Supplements: Writer/director/producer Craig Baldwin contributes an audio commentary. It's a heavily moderated discussion, one that plays more like an extended interview than a typical commentary track. It covers some of the expected ground, running from the project's conception to completion, noting everything from the necessary research that was performed to splicing together all of this found footage on a flatbed. This isn't just another issue of Tales of Production, though: Baldwin compares and contrasts Spectres of the Spectrum with his earlier film Tribulation 99, differentiates his films' model of history approach with the traditional documentary, comments on how he uses this sort of kitschy assortment of film clips as a stage for a play that makes some very serious arguments, and even comments about more current issues like FCC de-regulation. The track is sporadically scene-specific, but the commentary's emphasis seems to be more general rather than chained to whatever's on screen at any given time. Baldwin does take the opportunity to comment on the origin of certain clips and how they tie into the overall theme of the film. I enjoyed hearing Baldwin speak -- he's clearly an intelligent, talented, driven filmmaker -- and he recognizes that the movie does make a lot of demands on the audience. I think I do have a greater appreciation for the movie having listened to this track, and it's rare for a commentary to have that sort of effect on me.

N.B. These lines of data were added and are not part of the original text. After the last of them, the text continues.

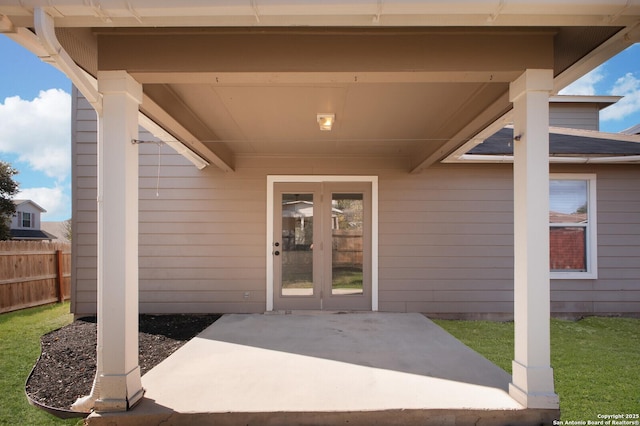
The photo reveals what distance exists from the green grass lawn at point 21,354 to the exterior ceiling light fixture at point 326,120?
3105mm

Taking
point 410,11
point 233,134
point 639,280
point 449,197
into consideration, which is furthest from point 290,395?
point 639,280

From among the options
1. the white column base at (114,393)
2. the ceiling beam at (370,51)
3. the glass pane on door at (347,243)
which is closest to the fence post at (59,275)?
the glass pane on door at (347,243)

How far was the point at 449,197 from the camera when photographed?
5.95 m

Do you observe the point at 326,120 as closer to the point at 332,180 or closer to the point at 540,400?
the point at 332,180

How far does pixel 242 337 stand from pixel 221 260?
1762 millimetres

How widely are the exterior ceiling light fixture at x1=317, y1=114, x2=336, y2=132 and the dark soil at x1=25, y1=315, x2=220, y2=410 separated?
2725mm

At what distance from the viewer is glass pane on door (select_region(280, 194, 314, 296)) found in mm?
5844

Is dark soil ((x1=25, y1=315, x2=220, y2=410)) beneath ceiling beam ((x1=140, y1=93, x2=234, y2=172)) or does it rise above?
beneath

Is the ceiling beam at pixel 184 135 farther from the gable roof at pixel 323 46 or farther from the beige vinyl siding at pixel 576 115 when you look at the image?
the beige vinyl siding at pixel 576 115

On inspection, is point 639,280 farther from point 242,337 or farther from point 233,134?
point 233,134

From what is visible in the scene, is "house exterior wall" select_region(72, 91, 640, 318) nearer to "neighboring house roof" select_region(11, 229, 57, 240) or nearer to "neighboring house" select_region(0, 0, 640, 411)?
"neighboring house" select_region(0, 0, 640, 411)

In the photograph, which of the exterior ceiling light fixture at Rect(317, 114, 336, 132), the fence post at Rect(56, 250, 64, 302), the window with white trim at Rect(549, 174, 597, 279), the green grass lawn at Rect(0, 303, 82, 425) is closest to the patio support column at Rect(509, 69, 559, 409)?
the exterior ceiling light fixture at Rect(317, 114, 336, 132)

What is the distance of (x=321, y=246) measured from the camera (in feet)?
19.2

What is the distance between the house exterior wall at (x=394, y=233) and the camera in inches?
228
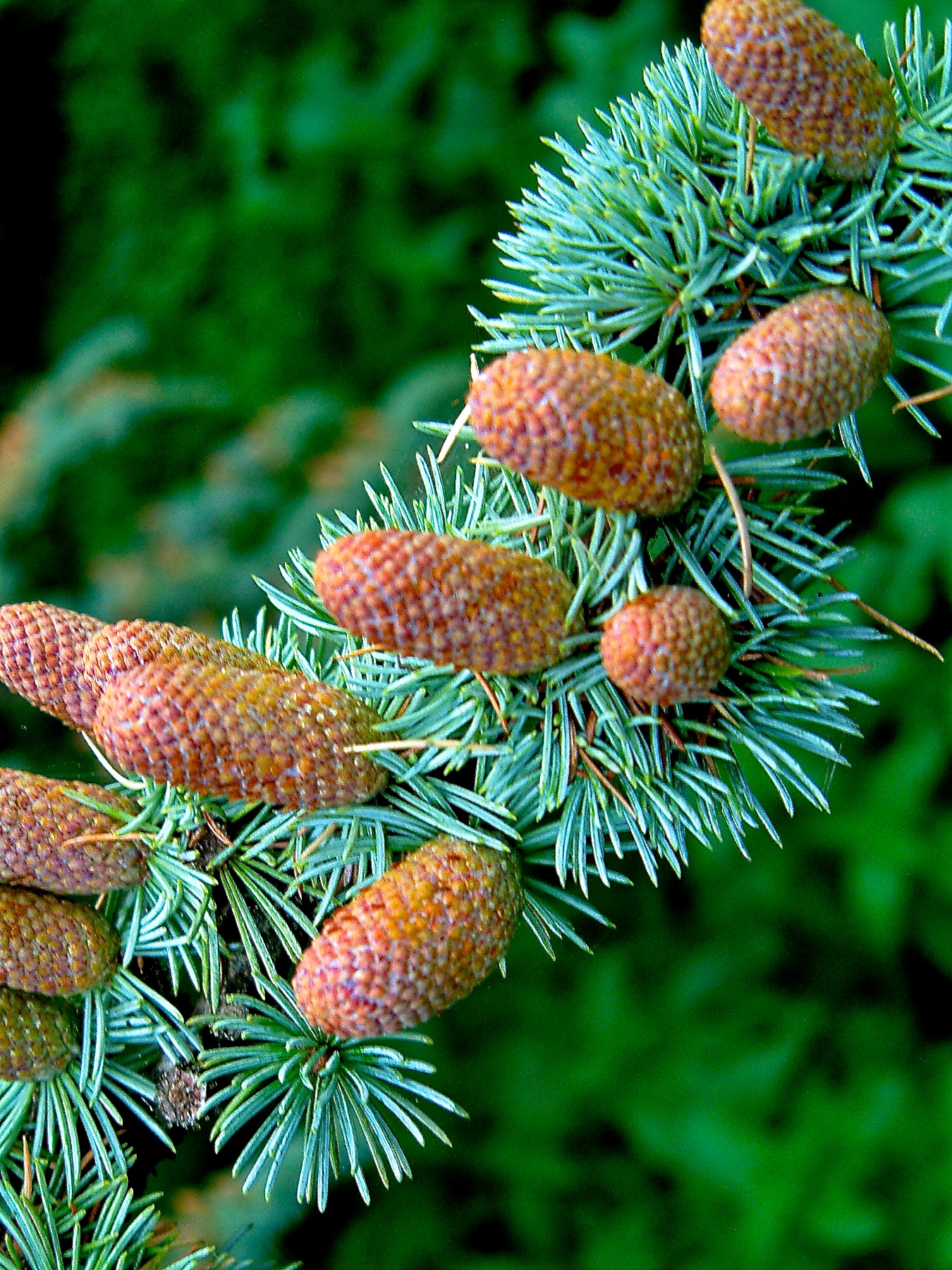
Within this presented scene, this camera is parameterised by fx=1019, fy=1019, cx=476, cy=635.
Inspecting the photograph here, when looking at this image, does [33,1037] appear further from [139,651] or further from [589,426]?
[589,426]

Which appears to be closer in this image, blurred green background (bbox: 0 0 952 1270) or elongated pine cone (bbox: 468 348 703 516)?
elongated pine cone (bbox: 468 348 703 516)

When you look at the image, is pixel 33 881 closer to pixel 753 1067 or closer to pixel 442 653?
pixel 442 653

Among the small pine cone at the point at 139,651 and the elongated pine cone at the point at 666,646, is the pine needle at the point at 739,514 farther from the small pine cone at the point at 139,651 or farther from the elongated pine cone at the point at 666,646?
the small pine cone at the point at 139,651

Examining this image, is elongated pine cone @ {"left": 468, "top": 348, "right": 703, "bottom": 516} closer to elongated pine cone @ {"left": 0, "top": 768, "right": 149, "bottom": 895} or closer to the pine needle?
the pine needle

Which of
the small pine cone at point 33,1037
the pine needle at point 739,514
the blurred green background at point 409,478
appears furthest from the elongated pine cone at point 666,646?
the blurred green background at point 409,478

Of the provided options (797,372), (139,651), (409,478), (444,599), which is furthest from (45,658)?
(409,478)

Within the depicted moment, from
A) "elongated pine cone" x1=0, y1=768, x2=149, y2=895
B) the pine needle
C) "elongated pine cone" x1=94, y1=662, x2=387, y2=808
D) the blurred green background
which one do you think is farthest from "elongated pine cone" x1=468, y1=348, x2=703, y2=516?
the blurred green background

The eight minute "Behind the Spectrum" isn't the usual behind the scenes featurette. In the same vein as the film itself, "Behind the Spectrum" is rather artful, documenting the filming of Spectres...' original footage.
There are no interviews, descriptive voiceovers, or upbeat acoustic guitar, making this fairly unique for this sort of DVD feature. A fairly dull clip from Science in Action, the inspiration for the film, is also provided and runs right at two and a half minutes in length. Plugs for Other Cinema's upcoming Experiments in Terror and The Subject is Sex are offered, along with Other Cinema's mission statement and a nod to their website. Rounding out the extras are a set of cast/crew bios.
Spectres of the Spectrum is packaged in a keepcase and includes a sizeable foldout with a couple of stills, a list of the disc's sixteen chapter stops, and a review by Gregory Avery. The disc also features a set of static 4x3 menus.
Conclusion: Better appreciated as a concept than a film, Spectres of the Spectrum is the sort of cinematic experiment that's certain to polarize viewers. This by design isn't a commercially accessible film, and even though I thought being a bit of a science geek would put me squarely in the target audience for this DVD, I found it overwhelming and overlong. I'm sure there's an audience out there somewhere for Spectres of the Spectrum, but I'm clearly not part of it, and I'd have a hard time recommending to my nebulous readership that they spend $26.95 to find out that they aren't either. Probably best suited for a rental, if you can stumble upon a copy.